# [Exercise description]
What follows is a set of entries. Repeat them exactly, but not their pictures.

# [Data section]
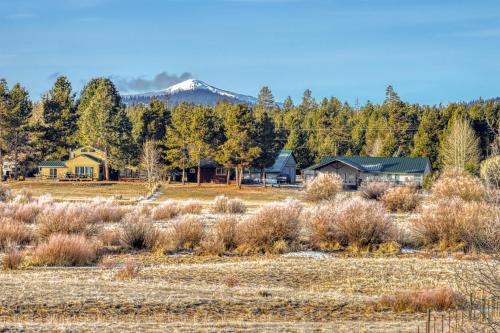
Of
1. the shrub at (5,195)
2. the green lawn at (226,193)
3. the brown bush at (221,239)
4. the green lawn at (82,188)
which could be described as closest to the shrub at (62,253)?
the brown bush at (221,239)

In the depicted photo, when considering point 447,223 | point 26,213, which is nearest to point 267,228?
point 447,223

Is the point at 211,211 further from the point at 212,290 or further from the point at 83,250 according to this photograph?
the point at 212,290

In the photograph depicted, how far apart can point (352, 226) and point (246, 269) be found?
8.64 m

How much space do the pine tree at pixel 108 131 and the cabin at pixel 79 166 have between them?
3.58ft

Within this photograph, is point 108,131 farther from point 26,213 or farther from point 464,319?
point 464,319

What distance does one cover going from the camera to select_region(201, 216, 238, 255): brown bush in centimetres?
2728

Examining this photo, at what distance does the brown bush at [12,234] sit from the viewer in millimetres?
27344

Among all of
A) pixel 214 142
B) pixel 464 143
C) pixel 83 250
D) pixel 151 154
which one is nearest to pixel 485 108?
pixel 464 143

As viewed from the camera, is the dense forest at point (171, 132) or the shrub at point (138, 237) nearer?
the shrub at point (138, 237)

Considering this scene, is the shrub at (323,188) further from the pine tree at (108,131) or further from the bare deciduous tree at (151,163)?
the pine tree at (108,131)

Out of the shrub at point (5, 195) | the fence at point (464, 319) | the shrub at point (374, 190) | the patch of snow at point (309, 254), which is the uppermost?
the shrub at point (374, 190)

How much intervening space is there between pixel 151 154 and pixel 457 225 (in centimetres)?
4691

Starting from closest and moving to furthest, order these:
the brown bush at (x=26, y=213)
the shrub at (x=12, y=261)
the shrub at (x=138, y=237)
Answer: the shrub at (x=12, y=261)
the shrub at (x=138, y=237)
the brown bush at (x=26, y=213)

# [Written response]
Of
1. the shrub at (5,195)
2. the green lawn at (226,193)
3. the brown bush at (221,239)
4. the green lawn at (82,188)
which could be described as closest to the shrub at (62,253)?
the brown bush at (221,239)

In the depicted photo, when considering point 447,223 | point 26,213, which is nearest to point 267,228?
point 447,223

Is the point at 211,211 further from the point at 212,290 or further from the point at 83,250 according to this photograph?
the point at 212,290

In the photograph depicted, how far apart can point (352, 226) and point (246, 269) be found?
8.64 m

How much space do the pine tree at pixel 108 131 and the cabin at pixel 79 166 have between them?
3.58ft

Within this photograph, is point 108,131 farther from point 26,213 or farther from point 464,319?
point 464,319

What distance does one cover going from the camera to select_region(201, 216, 238, 255): brown bush in centimetres?
2728

Examining this photo, at what distance does the brown bush at [12,234] sit from the viewer in millimetres?
27344

Among all of
A) pixel 214 142
B) pixel 464 143
C) pixel 83 250
D) pixel 151 154
which one is nearest to pixel 485 108?
pixel 464 143

As viewed from the camera, is the dense forest at point (171, 132) or the shrub at point (138, 237) nearer?
the shrub at point (138, 237)

Considering this scene, is the shrub at (323,188) further from the pine tree at (108,131) or further from the bare deciduous tree at (151,163)?
the pine tree at (108,131)

Out of the shrub at point (5, 195) | the fence at point (464, 319) | the shrub at point (374, 190) | the patch of snow at point (309, 254), which is the uppermost?
the shrub at point (374, 190)

How much intervening space is there between pixel 151 154 and pixel 457 225 (in centimetres)?
4691

Starting from closest and moving to furthest, order these:
the brown bush at (x=26, y=213)
the shrub at (x=12, y=261)
the shrub at (x=138, y=237)
Answer: the shrub at (x=12, y=261)
the shrub at (x=138, y=237)
the brown bush at (x=26, y=213)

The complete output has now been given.